→ **İncelenen metin**:
▬▬▬▬▬▬

• 177
    4 yıldır istanbulda amatör kümelerde futbol oynamaktayım. mevkii ortasaha. ilk sene genç takım seviyesinde oynadım son 3 yıldır da a takımlarda oynuyorum.

    oyuna katkım çok pozitif ayağıma gelen topları genelde hücuma yönelik oynarım tekniğim fena değildir ancak 4 sezondur attığım toplam gol sayısı 5 :( (u: 4 tane de hazırlık maçlarında attım :( ) sezon başına 1.25 gol ortalamasıyla oynuyorum neyse ki istatistik mini etek gibi :(
  • 179
    galatasaray'ın seçmelerini kaçırdığım için beşiktaş'ın altyapı seçmelerine katıldım(istemeyerek) ve yaklaşık 2 bin kişi arasından beşiktaş altyapısına seçildim(sadece 2 kişi seçilebildi) 1999 yılında, 2 sene oynadım, serdar özkan ve mehmet sedef takım arkadaşlarımdı. buna rağmen soyunma odasında galatasaraylılığımı göğsümü gere gere söylediğim için guruluyum. 1 sene de adanaspor altyapısı maceram var, sonrasında okumak için futbolu bırakmak zorunda kaldım.

▬▬▬▬▬▬

→ **Toplanan veriler**:
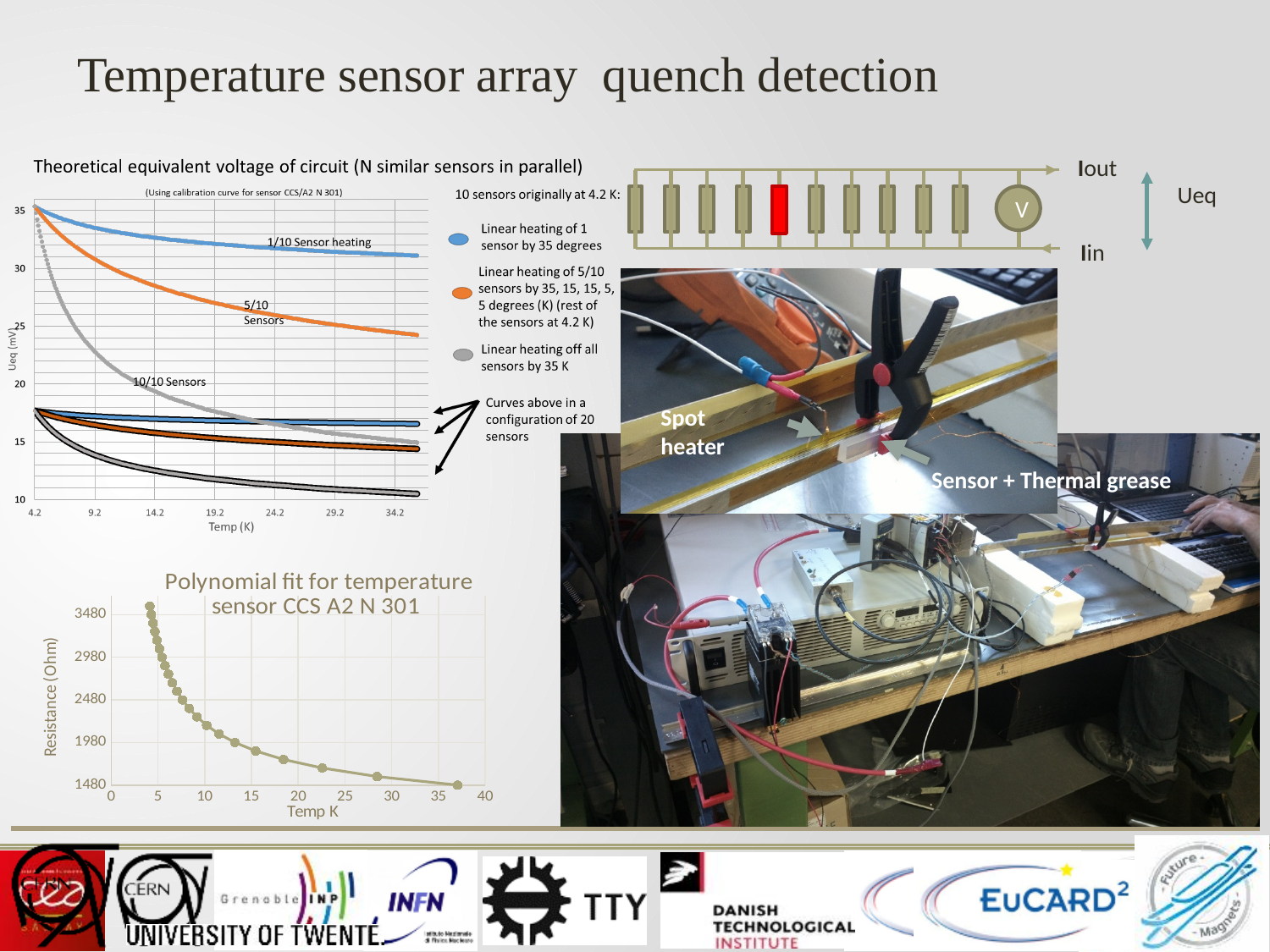
What type of chart is the bottom-left 'Polynomial fit for temperature sensor CCS A2 N 301' chart? scatter chart In the bottom-left 'Polynomial fit for temperature sensor CCS A2 N 301' chart, is the resistance at 35 K greater or less than 1980? less In the top-left 'Theoretical equivalent voltage of circuit' chart, is the value of the '10/10 Sensors' curve at 34.2 K greater or less than 20? less In the top-left 'Theoretical equivalent voltage of circuit' chart, is the value of the '5/10 Sensors' curve at 34.2 K greater or less than 30? less In the top-left 'Theoretical equivalent voltage of circuit' chart, how many heating scenarios does the legend list? 3 In the top-left 'Theoretical equivalent voltage of circuit' chart, does Ueq rise or fall as Temp (K) increases? fall What type of chart is the top-left chart titled 'Theoretical equivalent voltage of circuit'? line chart In the bottom-left 'Polynomial fit for temperature sensor CCS A2 N 301' chart, does Resistance rise or fall as Temp K increases? fall In the bottom-left 'Polynomial fit for temperature sensor CCS A2 N 301' chart, what is the label of the y axis? Resistance (Ohm) In the top-left 'Theoretical equivalent voltage of circuit' chart, at 34.2 K which curve is higher, '1/10 Sensor heating' or '10/10 Sensors'? 1/10 Sensor heating In the top-left 'Theoretical equivalent voltage of circuit' chart, what is the label of the y axis? Ueq (mV)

▬▬▬▬▬▬

→ **Görev koşulları**:
a) Futbol anılarını anlatan metinde "oyuna katkım çok" ifadesinden "bırakmak zorunda kaldım." ifadesine kadar olan bölümü hiç değiştirmeden yeniden yazın.
b) Futbol anılarını anlatan metni kaldığı yerden devam ettirin.
Bu malzeme, metinle ilgisi olmayan ayrı bir içeriktir.

→ **Numaralı yanıtlar**:
a)
oyuna katkım çok pozitif ayağıma gelen topları genelde hücuma yönelik oynarım tekniğim fena değildir ancak 4 sezondur attığım toplam gol sayısı 5 :( (u: 4 tane de hazırlık maçlarında attım :( ) sezon başına 1.25 gol ortalamasıyla oynuyorum neyse ki istatistik mini etek gibi :(
  • 179
    galatasaray'ın seçmelerini kaçırdığım için beşiktaş'ın altyapı seçmelerine katıldım(istemeyerek) ve yaklaşık 2 bin kişi arasından beşiktaş altyapısına seçildim(sadece 2 kişi seçilebildi) 1999 yılında, 2 sene oynadım, serdar özkan ve mehmet sedef takım arkadaşlarımdı. buna rağmen soyunma odasında galatasaraylılığımı göğsümü gere gere söylediğim için guruluyum. 1 sene de adanaspor altyapısı maceram var, sonrasında okumak için futbolu bırakmak zorunda kaldım.

b)
  • 180
    1997 senesinde okudugum okulda basketbol takimi olmamasi sebebiyle hentbol takiminin antrennmanlarina basladim. nedense biyigina tukurdugum zottirik hoca ilk sene lisansimi cikarmadi. hatta o sene bi ara lisans konusunda soru sorduğumda cikti lisansin dedi. benim gibi bir arkadas vardi. sahaya ciktik. hic lisans kontrolu yapmayan yamuk hakemler lisans kontrolu yaptiginda herkesin ismi okunurken bizim o arkadasla ismimiz okunmadi. sonrasinda da tipis tipis soyunma odasina gidip ustumuzu degistirdik. tribundeki yerimizi aldik.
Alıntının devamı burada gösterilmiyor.